## Source extract
TN Paul D's Graves Dinner at Piccolino 13.05.22

Thanks to Paul D for organizing this very, very enjoyable evening at Piccolino. It was good to be back in the private room after two years where it is easy to converse and we're left to do our own thing. Also, only being nine people gave us slightly more generous pours which was nice. The wines were of a very high quality and very difficult to rate and rank. We started at very good and went higher, especially with the reds. There was a good spread of vintages too, reaching back to 1982.

Château Carbonnieux Pessac-Leognan blanc 2017 ***½
40% semillon, 60% sauvignon blanc
Initially a nose marked by semillon, crisp with a hint of fresh underripe hazelnut and later a hint of Meyer lemon custard tart. Some white flower notes on the palate, finishes crisply with a mineral twist. Enjoyable.
Château la Louvière Pessac-Léognan blanc 2015 ***
100% sauvignon blanc
A little reductive initially with struck match and phosphorous notes. This took a while to subside, but it did improve to give hints of quince and other stone fruit on the nose. Modern and young tasting, easy-going on the palate, finishes quite broadly with a sense of glycerol. Possibly in an awkward phase.
Domaine de Chevalier Pessac-Léognan 2014 blanc ***½
25% semillon, 75% sauvignon blanc
Lemon, lime, and grapefruit on the nose tending towards a touch of wet wool and baked apple after time. Crisp and yet fullish on the palate with a touch of oak noticeable on the finish. There was debate as to whether this is on an accelerated evolutionary path, but I was not sure either way.
Château Pape-Clement Pessac-Léognan 1982 ***½
This had a much darker colour than the SHL of the same vintage. Initially I thought that there might be just a touch of TCA on the nose, but this turned out to be only a bit of persistent funk. Notes of milk chocolate emerge on the nose and palate after time hinting at a highish merlot component. Deep, tobacco-y fruit on the palate. Fully evolved but no sense of tiredness. Cool-fruited, savoury and elegant. On the night I preferred the middle aged wines that had a little more energy to them, but these two 1982s were a treat.
Château Smith-Haut-Lafitte Pessac-Léognan 1982 ***½
A very light colour here. Very much in the ethereal category and tasting of an era now well and truly in the past. On the nose there is a touch of brown sugar as well as an undertow of liquorice. Cool, elegant, and very light-footed on the palate. Decent length here. A gentle wine just avoiding tipping over into fragility.
Château La Tour Haut Brion Pessac-Léognan 1996 ***(*)
This on the other hand, was a very vigorous and energetic 1996 with a strongly cedar and tobacco nose; green tobacco in fact. Leafy, fresh and drives on over the palate; a lovely texture here. Cool 1996 fruit. There is still some tannin on the finish and this will improve over the next few years. Better than I was expecting to be honest.

## Dataset excerpts

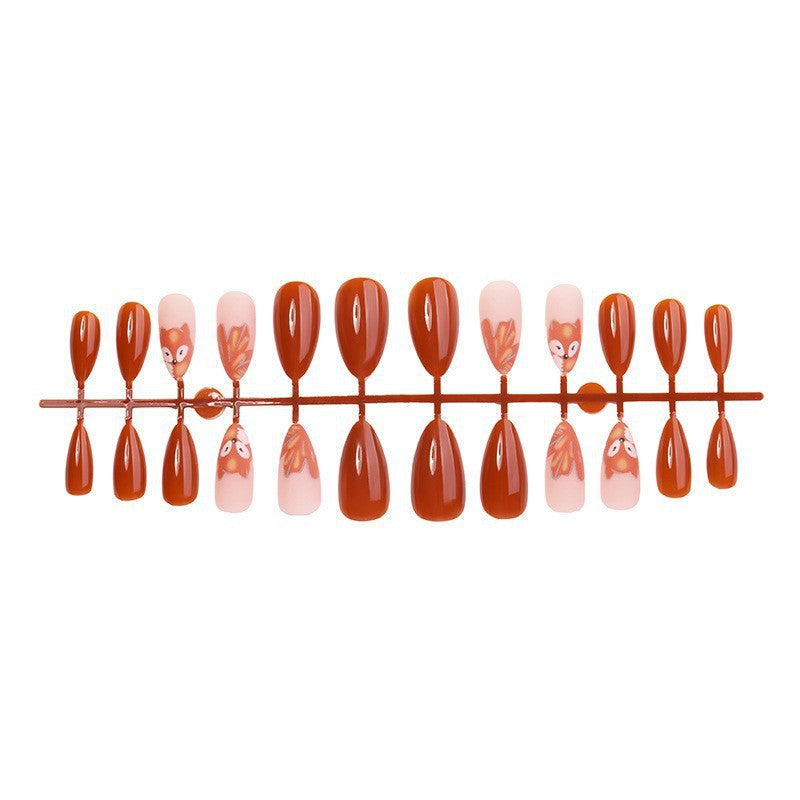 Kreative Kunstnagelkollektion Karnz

---

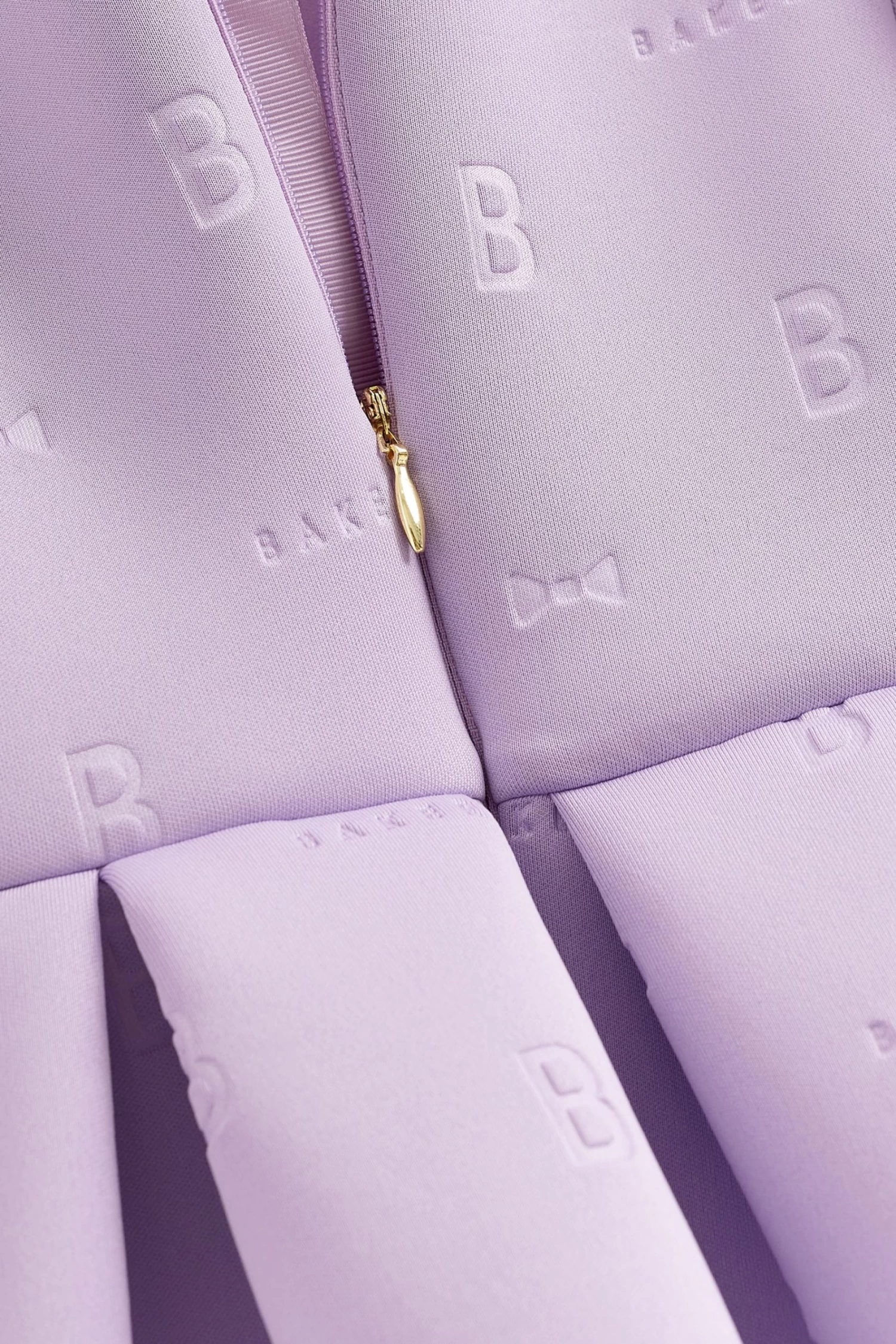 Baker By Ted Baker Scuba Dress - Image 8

## Task
Reproduce the wine tasting notes word for word from "Château la Louvière" to "an awkward phase.".

## Solved problem
Château la Louvière Pessac-Léognan blanc 2015 ***
100% sauvignon blanc
A little reductive initially with struck match and phosphorous notes. This took a while to subside, but it did improve to give hints of quince and other stone fruit on the nose. Modern and young tasting, easy-going on the palate, finishes quite broadly with a sense of glycerol. Possibly in an awkward phase.